Copy out all of the items below with "grassy field" switched to "green meadow" wherever it occurs. Keep everything else the same.

Records from a data collection:
-- START --

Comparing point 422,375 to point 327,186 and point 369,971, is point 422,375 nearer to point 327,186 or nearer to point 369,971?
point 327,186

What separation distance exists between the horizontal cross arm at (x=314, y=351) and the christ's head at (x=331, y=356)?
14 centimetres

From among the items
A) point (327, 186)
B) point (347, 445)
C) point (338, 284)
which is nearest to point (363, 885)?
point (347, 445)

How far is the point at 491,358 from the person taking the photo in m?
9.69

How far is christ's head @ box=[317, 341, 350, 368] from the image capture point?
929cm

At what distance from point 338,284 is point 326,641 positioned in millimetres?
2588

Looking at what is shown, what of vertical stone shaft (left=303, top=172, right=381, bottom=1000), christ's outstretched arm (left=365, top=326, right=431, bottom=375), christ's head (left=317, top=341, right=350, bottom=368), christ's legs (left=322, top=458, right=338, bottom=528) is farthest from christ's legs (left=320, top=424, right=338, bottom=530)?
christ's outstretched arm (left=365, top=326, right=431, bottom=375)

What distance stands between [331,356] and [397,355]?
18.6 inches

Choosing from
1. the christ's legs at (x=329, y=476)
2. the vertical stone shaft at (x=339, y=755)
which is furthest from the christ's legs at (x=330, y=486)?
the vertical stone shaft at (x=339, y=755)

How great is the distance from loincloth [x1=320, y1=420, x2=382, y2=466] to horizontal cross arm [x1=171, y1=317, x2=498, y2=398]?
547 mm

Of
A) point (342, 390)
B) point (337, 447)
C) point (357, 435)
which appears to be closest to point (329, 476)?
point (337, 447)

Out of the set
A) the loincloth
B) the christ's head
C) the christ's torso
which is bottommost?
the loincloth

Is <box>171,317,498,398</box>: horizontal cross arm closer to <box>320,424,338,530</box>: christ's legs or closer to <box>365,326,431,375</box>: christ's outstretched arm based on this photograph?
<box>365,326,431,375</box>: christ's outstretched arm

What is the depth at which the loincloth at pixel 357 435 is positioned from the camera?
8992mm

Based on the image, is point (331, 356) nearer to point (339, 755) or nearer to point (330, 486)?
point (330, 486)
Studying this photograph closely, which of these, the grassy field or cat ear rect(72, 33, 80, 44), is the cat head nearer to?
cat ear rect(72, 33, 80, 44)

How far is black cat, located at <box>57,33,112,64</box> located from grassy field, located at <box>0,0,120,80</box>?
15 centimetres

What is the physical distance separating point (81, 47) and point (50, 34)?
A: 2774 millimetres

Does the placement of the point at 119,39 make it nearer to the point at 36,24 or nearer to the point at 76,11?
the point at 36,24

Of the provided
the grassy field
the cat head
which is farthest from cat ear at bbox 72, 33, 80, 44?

-- END --

_The solution_
Comparing point 422,375 to point 327,186 and point 369,971, is point 422,375 nearer to point 327,186 or nearer to point 369,971?
point 327,186

What separation distance exists between the horizontal cross arm at (x=314, y=351) and the christ's head at (x=331, y=356)?
14 centimetres

From among the items
A) point (327, 186)
B) point (347, 445)
C) point (338, 284)
which is nearest to point (363, 885)?
point (347, 445)

How far is the point at 491,358 from the person taking the photo in m?
9.69

How far is christ's head @ box=[317, 341, 350, 368] from the image capture point?
929cm

At what distance from point 338,284 is point 326,641 positioned in millimetres?
2588

Looking at what is shown, what of vertical stone shaft (left=303, top=172, right=381, bottom=1000), christ's outstretched arm (left=365, top=326, right=431, bottom=375), christ's head (left=317, top=341, right=350, bottom=368), christ's legs (left=322, top=458, right=338, bottom=528) is farthest from christ's legs (left=320, top=424, right=338, bottom=530)?
christ's outstretched arm (left=365, top=326, right=431, bottom=375)

What distance stands between [331,356] and [397,355]?
18.6 inches

Choosing from
1. the christ's legs at (x=329, y=476)
2. the vertical stone shaft at (x=339, y=755)
which is furthest from the christ's legs at (x=330, y=486)?
the vertical stone shaft at (x=339, y=755)

How great is the distance from loincloth [x1=320, y1=420, x2=382, y2=466] to horizontal cross arm [x1=171, y1=317, x2=498, y2=398]?
547 mm

Of
A) point (342, 390)
B) point (337, 447)
C) point (357, 435)
which appears to be closest to point (329, 476)?
point (337, 447)

Out of the set
A) the loincloth
B) the christ's head
C) the christ's torso
which is bottommost?
the loincloth

Is <box>171,317,498,398</box>: horizontal cross arm closer to <box>320,424,338,530</box>: christ's legs or closer to <box>365,326,431,375</box>: christ's outstretched arm based on this photograph?
<box>365,326,431,375</box>: christ's outstretched arm

What is the depth at which the loincloth at pixel 357 435 is positioned from the camera?
8992mm

Based on the image, is point (331, 356) nearer to point (339, 755) or nearer to point (330, 486)?
point (330, 486)
Studying this photograph closely, which of these, the green meadow or cat ear rect(72, 33, 80, 44), is the cat head nearer to?
cat ear rect(72, 33, 80, 44)

How far is black cat, located at <box>57,33,112,64</box> located from green meadow, located at <box>0,0,120,80</box>?
15 centimetres

What is the physical distance separating point (81, 47) and point (50, 34)?
A: 2774 millimetres

Does the placement of the point at 119,39 make it nearer to the point at 36,24 or nearer to the point at 76,11?
the point at 36,24

Of the provided
the green meadow
the cat head
which is farthest from cat ear at bbox 72, 33, 80, 44?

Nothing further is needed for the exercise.